--- Work required ---
Restate the data below word for word, leaving nothing out.

-- The data follows --

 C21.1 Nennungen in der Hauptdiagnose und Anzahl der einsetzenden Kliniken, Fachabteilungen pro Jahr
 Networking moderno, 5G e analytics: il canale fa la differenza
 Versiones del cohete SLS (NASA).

-- The data concluded --

--- Response area ---
 C21.1 Nennungen in der Hauptdiagnose und Anzahl der einsetzenden Kliniken, Fachabteilungen pro Jahr
 Networking moderno, 5G e analytics: il canale fa la differenza
 Versiones del cohete SLS (NASA).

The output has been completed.